The story of Nutcracker traveled a long path before it became the most well-known secular Christmas tale. Heinrich Hoffmann, the author most famous for his wild Struwwelpeter, helped popularize the story with his colorful 1851 picture book, King Nutcracker and poor Reinhold. Daniel Purdy, Professor of German, will introduce the program and speak briefly about how the Nutcracker helped define Christmas celebrations as we know them today.
A reception with light refreshments will follow the readings. Children are welcome!
The event will conclude with a repeat screening (with new material added for the occasion) in the Mann Assembly Room of a video produced by Berlin videographers Alexander Kraudelt and Victoria Magali Herzog, featuring songs by the Tiger Lillies, a British trio often described as the forefathers of Brechtian Punk Cabaret. The entertaining video features Frau Marion Herzog-Hoinkis, whose late husband, Gerhard Hertz Herzog, was director of the Struwwelpeter Museum in Frankfurt am Main, talking about the history and influence of the boy Slovenly Peter, or Shockheaded Peter, as he is known in English. She will also reveal Hoffmann’s inspiration for his imaginative dream tale of King Nutcracker. In his autobiography, Hoffmann wrote, “I had the idea that children love stories out of a secret, magic world, and I wanted to create a fairytale among their usual toys.”

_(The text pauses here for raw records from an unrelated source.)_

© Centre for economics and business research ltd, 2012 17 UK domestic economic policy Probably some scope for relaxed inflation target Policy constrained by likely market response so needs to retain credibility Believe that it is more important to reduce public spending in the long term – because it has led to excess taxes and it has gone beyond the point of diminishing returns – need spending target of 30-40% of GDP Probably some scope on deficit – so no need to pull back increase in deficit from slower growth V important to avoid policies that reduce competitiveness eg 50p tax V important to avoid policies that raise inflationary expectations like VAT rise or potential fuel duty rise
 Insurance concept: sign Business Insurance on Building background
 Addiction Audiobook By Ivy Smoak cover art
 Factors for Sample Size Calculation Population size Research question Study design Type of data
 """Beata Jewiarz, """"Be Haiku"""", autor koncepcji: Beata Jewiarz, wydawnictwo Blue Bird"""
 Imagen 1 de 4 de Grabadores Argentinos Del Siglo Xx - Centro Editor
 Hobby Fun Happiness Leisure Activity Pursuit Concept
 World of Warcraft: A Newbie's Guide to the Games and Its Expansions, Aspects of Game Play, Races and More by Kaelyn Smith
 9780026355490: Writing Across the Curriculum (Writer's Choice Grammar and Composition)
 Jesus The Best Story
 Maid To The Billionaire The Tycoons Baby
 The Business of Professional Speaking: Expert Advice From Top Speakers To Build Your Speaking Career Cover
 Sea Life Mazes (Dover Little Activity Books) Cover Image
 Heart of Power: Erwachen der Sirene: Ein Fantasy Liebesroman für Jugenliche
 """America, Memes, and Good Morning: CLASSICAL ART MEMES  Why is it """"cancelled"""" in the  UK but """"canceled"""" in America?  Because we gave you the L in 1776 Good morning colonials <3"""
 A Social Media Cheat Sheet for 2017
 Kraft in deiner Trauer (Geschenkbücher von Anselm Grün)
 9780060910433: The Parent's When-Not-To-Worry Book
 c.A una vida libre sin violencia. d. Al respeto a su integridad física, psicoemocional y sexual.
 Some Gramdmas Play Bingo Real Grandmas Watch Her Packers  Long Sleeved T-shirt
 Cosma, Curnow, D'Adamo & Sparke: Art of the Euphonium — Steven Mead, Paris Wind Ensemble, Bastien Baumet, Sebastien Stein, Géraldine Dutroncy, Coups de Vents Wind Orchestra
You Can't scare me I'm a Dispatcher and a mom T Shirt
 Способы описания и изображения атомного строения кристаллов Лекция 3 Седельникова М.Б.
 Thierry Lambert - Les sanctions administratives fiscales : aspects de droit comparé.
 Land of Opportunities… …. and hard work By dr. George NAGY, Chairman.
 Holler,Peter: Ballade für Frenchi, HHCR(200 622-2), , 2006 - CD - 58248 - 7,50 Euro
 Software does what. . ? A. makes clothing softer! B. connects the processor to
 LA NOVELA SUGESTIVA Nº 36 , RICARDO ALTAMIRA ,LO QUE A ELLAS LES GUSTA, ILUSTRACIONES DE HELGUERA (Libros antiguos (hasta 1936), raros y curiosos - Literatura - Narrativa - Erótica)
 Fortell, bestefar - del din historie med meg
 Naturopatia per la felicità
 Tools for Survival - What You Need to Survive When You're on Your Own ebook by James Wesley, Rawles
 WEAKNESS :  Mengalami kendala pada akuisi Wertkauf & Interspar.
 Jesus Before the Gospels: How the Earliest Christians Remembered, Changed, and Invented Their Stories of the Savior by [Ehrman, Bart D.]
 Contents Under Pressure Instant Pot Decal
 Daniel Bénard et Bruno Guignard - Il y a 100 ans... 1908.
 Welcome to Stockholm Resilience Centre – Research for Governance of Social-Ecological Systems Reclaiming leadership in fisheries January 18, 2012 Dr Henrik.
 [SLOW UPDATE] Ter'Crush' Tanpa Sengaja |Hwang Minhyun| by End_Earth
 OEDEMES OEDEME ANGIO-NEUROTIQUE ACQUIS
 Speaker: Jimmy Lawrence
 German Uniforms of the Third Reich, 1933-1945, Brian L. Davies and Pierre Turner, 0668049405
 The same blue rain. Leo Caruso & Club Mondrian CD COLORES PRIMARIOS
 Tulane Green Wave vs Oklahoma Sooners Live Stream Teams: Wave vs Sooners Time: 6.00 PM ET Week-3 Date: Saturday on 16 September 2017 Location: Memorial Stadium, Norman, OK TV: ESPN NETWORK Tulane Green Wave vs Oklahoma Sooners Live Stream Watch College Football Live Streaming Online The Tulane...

The reading will be held in conjunction with the exhibition “Heinrich Hoffmann’s Stories for Children and the Emergence of the Modern Picture Book,” on display in The Special Collections Library, 104 Paterno Library, through January 25, 2013.
The event is co-sponsored by the University Libraries, the Department of German and Slavic Languages and Literature, and the Max Kade German-American Research Institute. For more information, contact Sandra Stelts at firstname.lastname@example.org or 814-863-5388.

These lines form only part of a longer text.